Eating like a medieval peasant

I was interested to read about a re-enactment group’s issuing of a cookbook containing medieval English recipes – well, Cumbrian, actually.

Cumbria’s peasants, it turns out, ate much as we strive to today—though for vastly different reasons. Lack of access to an international array of foods meant the peasants’ diets consisted of plant-based, low-sugar meals of locally sourced, if not home-grown ingredients; the book’s simple “Roast Onions with Thyme” recipe is emblematic. Voluntary, intermittent fasting wasn’t uncommon either, says Jones, albeit in the name of religious self-discipline rather than detoxification. An excerpt from a contemporary work by Bishop Grosseteste indicates that table manners were to be observed (“Never eat bread with abandon till they have set down the dishes. People may think you are famished”). An aside on at-home cooking describes a “home-delivery system” that catered to the many families who, rather than couch-laden, had no kitchens whatsoever.

Elsewhere, Medieval Meals highlights the religious and culinary boundaries that shaped the peasants’ diets and made them so different from our own. A recipe for Monastic Beans with pork lard is a reference to the Rule of St. Benedict. With beans so easy to grow and hard to spoil, writes Appley, monks were prescribed a pound daily alongside a pound of bread—much to the recorded chagrin of many in the monastery. Peasants outside the clergy, whose days “started off with bread and ale,” fared little better.

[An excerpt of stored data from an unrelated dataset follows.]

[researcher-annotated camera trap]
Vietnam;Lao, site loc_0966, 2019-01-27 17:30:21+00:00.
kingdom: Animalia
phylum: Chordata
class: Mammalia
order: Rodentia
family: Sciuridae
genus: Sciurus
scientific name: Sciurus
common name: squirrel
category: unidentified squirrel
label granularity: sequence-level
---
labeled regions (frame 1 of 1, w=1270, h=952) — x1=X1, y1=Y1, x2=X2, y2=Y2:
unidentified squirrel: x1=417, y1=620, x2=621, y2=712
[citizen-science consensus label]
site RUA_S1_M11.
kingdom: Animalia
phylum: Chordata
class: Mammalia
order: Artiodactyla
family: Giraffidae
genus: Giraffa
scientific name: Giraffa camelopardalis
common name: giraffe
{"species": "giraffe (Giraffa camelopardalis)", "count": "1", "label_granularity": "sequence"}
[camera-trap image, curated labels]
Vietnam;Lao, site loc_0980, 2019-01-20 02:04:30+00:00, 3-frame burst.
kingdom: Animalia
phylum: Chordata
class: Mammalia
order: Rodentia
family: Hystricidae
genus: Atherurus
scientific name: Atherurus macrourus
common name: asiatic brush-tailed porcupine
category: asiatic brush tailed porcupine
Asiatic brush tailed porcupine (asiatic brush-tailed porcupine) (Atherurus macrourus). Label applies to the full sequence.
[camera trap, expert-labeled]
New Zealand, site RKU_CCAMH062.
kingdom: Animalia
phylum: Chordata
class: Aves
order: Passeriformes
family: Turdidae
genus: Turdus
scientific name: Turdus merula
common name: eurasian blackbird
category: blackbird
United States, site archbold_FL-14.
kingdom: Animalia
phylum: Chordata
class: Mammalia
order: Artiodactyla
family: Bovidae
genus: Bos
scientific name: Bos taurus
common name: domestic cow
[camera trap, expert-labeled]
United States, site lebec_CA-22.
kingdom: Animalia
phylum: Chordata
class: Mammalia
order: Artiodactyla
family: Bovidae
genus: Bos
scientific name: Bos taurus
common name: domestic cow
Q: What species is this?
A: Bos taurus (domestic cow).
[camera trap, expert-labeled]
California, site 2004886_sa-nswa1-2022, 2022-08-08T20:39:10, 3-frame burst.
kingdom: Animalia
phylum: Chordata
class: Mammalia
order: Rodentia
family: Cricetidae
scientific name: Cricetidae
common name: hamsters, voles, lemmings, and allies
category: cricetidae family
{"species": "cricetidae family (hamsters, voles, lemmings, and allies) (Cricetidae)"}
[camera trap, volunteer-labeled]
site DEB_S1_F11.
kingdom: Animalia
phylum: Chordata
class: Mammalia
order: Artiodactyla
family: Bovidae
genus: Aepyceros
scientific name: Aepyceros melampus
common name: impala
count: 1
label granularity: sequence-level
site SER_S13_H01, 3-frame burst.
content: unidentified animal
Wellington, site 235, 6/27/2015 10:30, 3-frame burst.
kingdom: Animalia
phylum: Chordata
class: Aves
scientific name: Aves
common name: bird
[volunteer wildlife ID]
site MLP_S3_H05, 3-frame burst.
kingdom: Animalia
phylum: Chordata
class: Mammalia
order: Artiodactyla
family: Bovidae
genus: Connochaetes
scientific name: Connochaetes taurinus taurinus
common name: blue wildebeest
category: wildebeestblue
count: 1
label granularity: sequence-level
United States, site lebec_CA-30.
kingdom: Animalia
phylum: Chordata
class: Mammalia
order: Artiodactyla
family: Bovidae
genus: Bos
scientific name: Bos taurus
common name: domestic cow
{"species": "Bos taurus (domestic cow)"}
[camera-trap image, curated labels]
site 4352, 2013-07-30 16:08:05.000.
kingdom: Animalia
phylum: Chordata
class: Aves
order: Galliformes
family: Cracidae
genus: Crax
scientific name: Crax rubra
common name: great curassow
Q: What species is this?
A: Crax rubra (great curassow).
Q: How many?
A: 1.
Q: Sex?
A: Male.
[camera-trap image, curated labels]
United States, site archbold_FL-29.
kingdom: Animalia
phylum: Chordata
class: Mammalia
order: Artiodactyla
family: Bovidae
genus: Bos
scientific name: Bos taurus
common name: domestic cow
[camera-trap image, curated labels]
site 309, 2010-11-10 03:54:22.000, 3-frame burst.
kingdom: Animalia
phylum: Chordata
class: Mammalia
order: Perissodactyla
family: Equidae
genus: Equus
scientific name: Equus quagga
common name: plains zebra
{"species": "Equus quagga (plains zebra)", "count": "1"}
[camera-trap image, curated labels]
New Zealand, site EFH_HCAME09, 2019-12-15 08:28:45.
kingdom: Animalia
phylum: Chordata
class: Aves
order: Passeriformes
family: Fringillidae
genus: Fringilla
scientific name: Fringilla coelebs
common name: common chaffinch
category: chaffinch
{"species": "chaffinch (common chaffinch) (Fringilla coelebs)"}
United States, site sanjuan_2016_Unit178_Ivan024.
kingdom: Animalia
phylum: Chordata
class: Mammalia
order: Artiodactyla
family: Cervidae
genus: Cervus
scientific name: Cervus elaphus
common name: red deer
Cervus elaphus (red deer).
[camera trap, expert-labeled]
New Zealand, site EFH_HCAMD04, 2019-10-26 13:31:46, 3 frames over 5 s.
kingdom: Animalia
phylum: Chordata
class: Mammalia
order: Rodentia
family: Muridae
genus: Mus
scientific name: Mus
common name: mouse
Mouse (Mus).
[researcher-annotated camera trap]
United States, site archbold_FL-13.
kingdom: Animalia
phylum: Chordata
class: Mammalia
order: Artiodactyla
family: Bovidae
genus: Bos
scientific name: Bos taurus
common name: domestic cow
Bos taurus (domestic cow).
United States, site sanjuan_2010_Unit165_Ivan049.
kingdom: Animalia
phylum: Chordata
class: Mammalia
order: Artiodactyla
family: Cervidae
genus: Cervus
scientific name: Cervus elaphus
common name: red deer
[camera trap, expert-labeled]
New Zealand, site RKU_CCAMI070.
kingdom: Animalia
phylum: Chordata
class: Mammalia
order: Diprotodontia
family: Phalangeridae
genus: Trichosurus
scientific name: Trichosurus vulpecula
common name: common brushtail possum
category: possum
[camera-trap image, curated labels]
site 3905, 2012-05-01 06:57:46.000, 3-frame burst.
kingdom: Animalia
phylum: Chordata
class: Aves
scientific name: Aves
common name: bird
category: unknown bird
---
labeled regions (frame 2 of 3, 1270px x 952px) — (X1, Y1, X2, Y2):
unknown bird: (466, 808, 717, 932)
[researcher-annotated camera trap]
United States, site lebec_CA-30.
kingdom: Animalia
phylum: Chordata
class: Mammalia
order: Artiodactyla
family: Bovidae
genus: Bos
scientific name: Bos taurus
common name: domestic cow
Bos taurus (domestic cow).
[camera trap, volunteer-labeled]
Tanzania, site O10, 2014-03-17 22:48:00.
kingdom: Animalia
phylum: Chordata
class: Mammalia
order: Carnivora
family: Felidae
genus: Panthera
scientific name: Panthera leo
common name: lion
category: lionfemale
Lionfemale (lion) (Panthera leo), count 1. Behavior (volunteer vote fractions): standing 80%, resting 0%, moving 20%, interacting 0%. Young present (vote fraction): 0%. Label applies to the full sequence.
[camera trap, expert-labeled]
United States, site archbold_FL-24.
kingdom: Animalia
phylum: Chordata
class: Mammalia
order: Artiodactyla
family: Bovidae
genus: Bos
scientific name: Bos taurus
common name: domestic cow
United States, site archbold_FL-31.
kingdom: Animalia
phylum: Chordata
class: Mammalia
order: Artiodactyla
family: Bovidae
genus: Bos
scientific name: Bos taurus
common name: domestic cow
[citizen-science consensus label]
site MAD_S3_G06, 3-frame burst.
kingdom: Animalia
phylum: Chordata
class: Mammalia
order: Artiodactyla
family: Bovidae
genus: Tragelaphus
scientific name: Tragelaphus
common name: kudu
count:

God’s animals were spared slaughter four days a week in reverence of Noah’s Ark, although Medieval Meals nods to a conveniently flexible, if not altogether bizarre, medieval interpretation of meat: “Fish didn’t count as meat … and beavers were eaten because of the superficial resemblance of the tail to fish.”

There’s more at the link.

The cookbook may be ordered from the re-enactment group’s Web site.  At the moment, due to “a sudden influx of interest” (probably due to the article cited above), they’ve sold out, but new copies will be in stock within days.  I’ll be buying one.

(I must admit, the thought of a monastery where every monk ate a pound of beans, every day, is a bit daunting, due to their well-known side effectNot the odor of sanctity!)



  1. If you're interested in more on medieval life, I'd recommend a couple of YouTube channels; 'Shadiversity' and 'Modern History TV'.

  2. From my mother's family stories:

    Beans, beans the magical fruit
    The more you eat the more you toot
    The more you toot the better you feel
    So eat your beans at every meal…

  3. My dad, who grew up in Louisiana during the war years, told me that the local Catholic Bishop declared that ducks counted as fish (because many ducks showed up as the fish went deeper due to the cold.)

    Gaming the rules to ensure your parishioners ate, it's what a good Christian should do.

  4. My youngest daughter needed to bring in a medieval dish to school as part of her history class. We were stumped until she remembered the nursery rhyme – Pease porridge hot, pease porridge cold, pease porridge in the pot, nine days old.

    One pound of split peas, one large onion, diced and sauteed in butter, 18oz rolled oats (my family tales are of 'stretching' everything with oats), water, cooked it and then left it on 'warm' overnight. Added salt to taste the next morning.

    We put this in a large pot, included a serving spoon, plastic cups and spoons for tasting, and bundled her off to school. That afternoon we collected a very empty pot. Who would have thought that pease porridge would be a hit with modern teenagers?

  5. Monks stank anyway, as St. Benedict in his Rule proscribed frequent bathing except for the sick. Even in modern times, orders such as the Carthusians still bathe infrequently, often with cold water only, and wear hair shirts 24/7.

  6. Sir:

    I checked the Iron Shepherds' website

    and found this notation:

    — SOLD OUT —

    Due to a sudden influx of interest we have sadly sold out of online stock. We have placed an order for further copies and these should be with us towards the end of September.

    To recieve an email notification when the book is back in stock, sign up to our mailing list by clicking here.

    I am waiting for the notification.

    I don't think that the idea of processing beans with an alkali was developed sometime in the early to mid 1800s, and likely was not common until baking soda (sodium bicarbonate) replaced washing soda (sodium carbonate – from saltwort), or potash (potassium hydroxide from wood ashes) in the process.